2 Lactea ubertas (Quintil., X, I, 32).
3 Tacitus: Annales. IV, 34; Seneca, De Ira, I, 20.
4 Abest historia litteris noslris (De leg. I, 2).
И вот выходит, что «Почтенный Ливиец», бывший совершенно без предшественников, написал все свои 144 исторические книги, не иначе как «от Духа святого», если он действительно писал их в начале нашей эры «перед Рождеством Христовым», а не в Эпоху Возрождения, когда разноязычные повествования о великой латино-эллино-сирийско-египетской империи преемников Аврелиана действительно могли дать достаточно материала, чтобы сделать из них даже и четыре империи, различно апперцепцируя тех же самых деятелей.
С этой точки зрения, как единственно рациональной, я и буду разбирать книги Почтенного Ливийца, руководясь астрономическим и другими моими методами.

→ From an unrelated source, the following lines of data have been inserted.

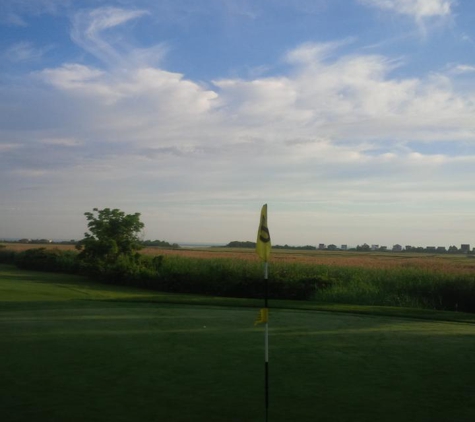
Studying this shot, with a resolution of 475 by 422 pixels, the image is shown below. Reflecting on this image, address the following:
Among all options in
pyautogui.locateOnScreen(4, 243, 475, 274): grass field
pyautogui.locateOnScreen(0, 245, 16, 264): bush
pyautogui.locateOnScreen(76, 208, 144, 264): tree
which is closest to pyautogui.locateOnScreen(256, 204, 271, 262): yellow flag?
pyautogui.locateOnScreen(4, 243, 475, 274): grass field

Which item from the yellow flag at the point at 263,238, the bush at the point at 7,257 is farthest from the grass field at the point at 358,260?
the yellow flag at the point at 263,238

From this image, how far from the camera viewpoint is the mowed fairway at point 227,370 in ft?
15.8

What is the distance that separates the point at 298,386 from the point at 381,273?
16.8 m

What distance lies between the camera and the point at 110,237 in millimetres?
28094

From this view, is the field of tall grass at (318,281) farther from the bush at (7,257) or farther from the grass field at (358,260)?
the bush at (7,257)

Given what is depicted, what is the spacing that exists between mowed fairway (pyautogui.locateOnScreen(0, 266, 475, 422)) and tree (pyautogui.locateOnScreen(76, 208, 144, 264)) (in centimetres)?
1755

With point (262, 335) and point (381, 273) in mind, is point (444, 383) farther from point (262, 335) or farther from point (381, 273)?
point (381, 273)

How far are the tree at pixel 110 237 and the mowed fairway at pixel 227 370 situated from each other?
57.6 ft

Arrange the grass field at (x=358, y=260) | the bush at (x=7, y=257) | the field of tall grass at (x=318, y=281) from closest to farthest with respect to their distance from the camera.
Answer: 1. the field of tall grass at (x=318, y=281)
2. the grass field at (x=358, y=260)
3. the bush at (x=7, y=257)

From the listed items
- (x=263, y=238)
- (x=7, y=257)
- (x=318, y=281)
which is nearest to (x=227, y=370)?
(x=263, y=238)

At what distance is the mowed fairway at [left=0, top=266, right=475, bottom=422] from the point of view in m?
4.82

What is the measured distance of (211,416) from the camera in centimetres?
464

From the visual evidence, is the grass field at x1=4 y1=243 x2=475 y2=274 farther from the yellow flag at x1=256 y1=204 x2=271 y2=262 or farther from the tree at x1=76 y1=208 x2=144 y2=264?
the yellow flag at x1=256 y1=204 x2=271 y2=262

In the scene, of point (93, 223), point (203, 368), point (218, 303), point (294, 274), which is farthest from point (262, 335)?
point (93, 223)
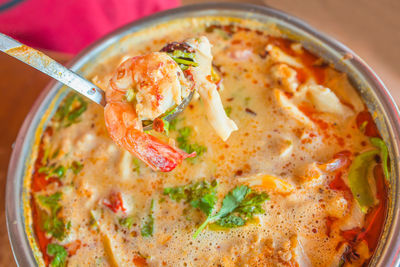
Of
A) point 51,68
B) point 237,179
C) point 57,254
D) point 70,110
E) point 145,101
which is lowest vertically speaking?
point 57,254

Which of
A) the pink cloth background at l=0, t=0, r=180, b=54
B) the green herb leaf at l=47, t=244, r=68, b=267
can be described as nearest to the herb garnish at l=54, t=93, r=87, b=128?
the green herb leaf at l=47, t=244, r=68, b=267

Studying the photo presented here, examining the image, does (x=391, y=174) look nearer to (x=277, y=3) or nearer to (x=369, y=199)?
(x=369, y=199)

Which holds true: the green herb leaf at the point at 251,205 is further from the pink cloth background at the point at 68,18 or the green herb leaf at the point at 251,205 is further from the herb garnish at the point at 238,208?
the pink cloth background at the point at 68,18

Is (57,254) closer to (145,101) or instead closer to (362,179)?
(145,101)

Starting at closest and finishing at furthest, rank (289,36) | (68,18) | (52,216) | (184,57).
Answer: (184,57) → (52,216) → (289,36) → (68,18)

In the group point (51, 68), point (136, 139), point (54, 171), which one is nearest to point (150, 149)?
point (136, 139)

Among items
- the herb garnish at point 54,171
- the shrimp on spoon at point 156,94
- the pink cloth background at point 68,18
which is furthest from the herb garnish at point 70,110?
the pink cloth background at point 68,18

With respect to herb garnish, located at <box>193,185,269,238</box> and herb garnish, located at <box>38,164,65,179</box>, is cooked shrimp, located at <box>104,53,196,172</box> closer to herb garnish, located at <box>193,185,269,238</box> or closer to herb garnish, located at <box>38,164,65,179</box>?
herb garnish, located at <box>193,185,269,238</box>

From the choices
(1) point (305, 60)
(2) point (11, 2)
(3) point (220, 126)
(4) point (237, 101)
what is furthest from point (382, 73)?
(2) point (11, 2)
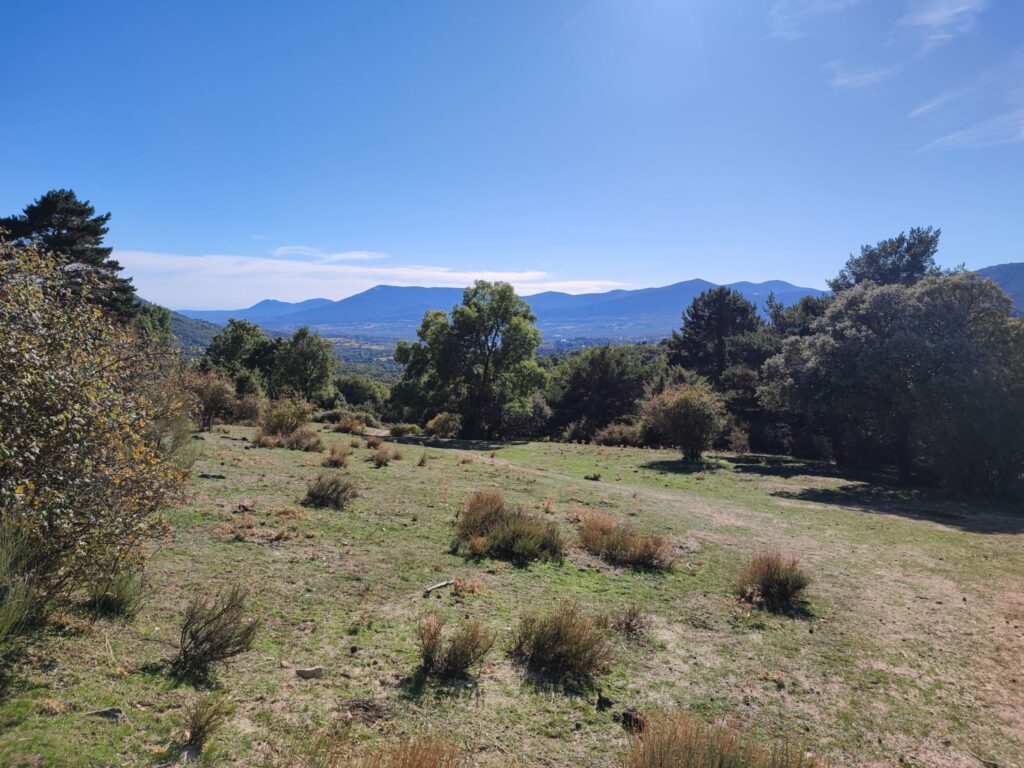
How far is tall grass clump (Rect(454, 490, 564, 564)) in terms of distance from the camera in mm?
8336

Посмотрим сначала на слог автора в первой декаде его книг (1—10), которая совершенно оторвана от остальных и отличается от них тем, что в ней совсем не описывается никаких «знамений и чудес», которыми переполнены остальные декады.
«Будет ли стоить труда, — начинает он витиеватым слогом Эпохи Возрождения, наглядно показывающим, что автор привык уже к беглому чтенью и скорописи неизвестной даже в средние века, — будет ли стоить труда, если я напишу историю римского народа от основания столицы?
«Этого я хорошо не знаю, да если бы и знал, то не решился бы сказать.
«Дело в том, что предприятие это, как я вижу, и старое (!!) и многими (?!) испробованное, причем постоянно появляющиеся новые писатели (кто же в таком множестве?) думают или принести нечто новое со стороны фактической, или превзойти суровую древность искусством изложения. Но как бы то ни было, а все же приятно будет и мне, по мере сил, послужить увековечению деяний первого народа на земле. И если имя мое в такой толпе писателей (?) останется в тени, то я стану утешать себя славой и величием своих соперников» (кого же?).
А «Увядший Горох» — Марк Цицерон,—его современник, говорит, как мы только что видели, что «среди римской литературы совсем отсутствует история». Вот и помирите это, как хотите с точки зрения старой хронологии!
Но прочтите и далее.
«Кроме того, это — дело большого труда, так как приходится воспроизводить события более чем за 700 лет, и притом из жизни государства, начавшегося с малого и возросшего до того, что величина его становится ему уже в тягость. Наконец, большинству моих читателей несомненно доставит мало удовольствия история возникновения города и ближайших к тому событий; они ведь спешат ознакомиться с новейшим, ближайшим к нам временен, когда силы чересчур могучего народа стали истреблять сами себя (но это ведь можно было сказать только после распадения империи Константина I в начале средних веков!). Я буду вознагражден уже и тем, что отвернусь от перешитых нами бедствий (каких же, если это было ори Октавиане Августе?) хоть на то время, пока всеми силами моей души буду занят воспроизведением тех древних событий. Тут я не буду испытывать никакой тревоги, которая, если и не в состоянии отклонить ум писателя от истины, то все же может беспокоить его.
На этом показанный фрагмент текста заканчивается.